● **Quoted passage**:
● ● ● ● ●
To see how each field relates to all the other fields, use a Correlation Matrix. Only numerical fields are displayed. The matrix can be rotated by dragging. Each bar is scaled on its y axis according to how its two contributing fields relate on a scale of –1 (red) to 1 (blue). Select a bar to see more information about it. Select it again to hide the details.

Screen_Shot_2020-03-18_at_2.15.22_PM

Exploratory Data Analysis

The Exploratory Data Analysis (EDA) tab is where data can be transformed and shaped before it is used to train a model. Once a query is run, its results can be shaped and filled using Exploratory Data Analysis, or EDA.

Screen_Shot_2020-05-06_at_10.33.21_AM

  1. Create Tree
    To begin EDA on the most recent search, select the floppy disk icon.
  2. Existing Trees
    Saved searches for EDA will appear in the scroll view.
  3. Tabletop
    Once a saved search has been selected, it will show up on the tabletop.
  4. Operations
    EDA operations that have been added to the saved search will show up as white nodes.
  5. Menu
    Clicking a node will bring up a menu available options for that node.
  6. Statistics
    To see overview statistics on a selected node, choose it from the dropdown.

Save VDS

When saving a Virtual Dataset, complete the creation process by entering a name, description, and selecting features to include, as well as if the data should be persisted.

Screen_Shot_2020-05-06_at_10.33.37_AM


New Op

The Lucd JedAI Client provides flexible options for data transformation without having to leave the GUI.

Screen_Shot_2020-05-06_at_10.34.03_AM

  1. Operation Type
    When adding an operation to a saved search during EDA, choose between standard operations like Fill/Filter/Replace, NLP operations, Custom defined operations, and image specific operations.
  2. Operation Selection
    Select the desired operation from the dropdown.
  3. Operation Parameters
    Parameters must be specified before saving an operation.

Preparing Text Data for Model Training

Lucd provides special operations for easily preparing text data for model training, saving a model developer valuable time in manually coding routines for text transformation.

Picture1

  • After creating an EDA tree based on a query of a text data source, a developer can add a new operation to the tree based on NLP operations as shown above.
● ● ● ● ●
(Recorded data)
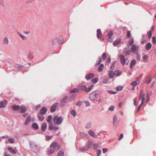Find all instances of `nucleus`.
Returning a JSON list of instances; mask_svg holds the SVG:
<instances>
[{
    "label": "nucleus",
    "mask_w": 156,
    "mask_h": 156,
    "mask_svg": "<svg viewBox=\"0 0 156 156\" xmlns=\"http://www.w3.org/2000/svg\"><path fill=\"white\" fill-rule=\"evenodd\" d=\"M145 98L144 97H143L141 101V103L140 104V105L138 106V107L137 108V110H136V112L138 113L140 110L142 105H143L144 101L145 100Z\"/></svg>",
    "instance_id": "nucleus-8"
},
{
    "label": "nucleus",
    "mask_w": 156,
    "mask_h": 156,
    "mask_svg": "<svg viewBox=\"0 0 156 156\" xmlns=\"http://www.w3.org/2000/svg\"><path fill=\"white\" fill-rule=\"evenodd\" d=\"M85 103L86 104V105L87 106H89L90 105V104L89 101H85Z\"/></svg>",
    "instance_id": "nucleus-63"
},
{
    "label": "nucleus",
● ● ● ● ●
● **Tasks and exercises**:
1. In the EDA guide, list the names of the six numbered parts of the Exploratory Data Analysis tab.
2. Write out the EDA guide word for word, everything from "1. Create Tree" down to "on the tabletop.".

● **Task-by-task solutions**:
1. Create Tree, Existing Trees, Tabletop, Operations, Menu, Statistics

2.
1. Create Tree
    To begin EDA on the most recent search, select the floppy disk icon.
  2. Existing Trees
    Saved searches for EDA will appear in the scroll view.
  3. Tabletop
    Once a saved search has been selected, it will show up on the tabletop.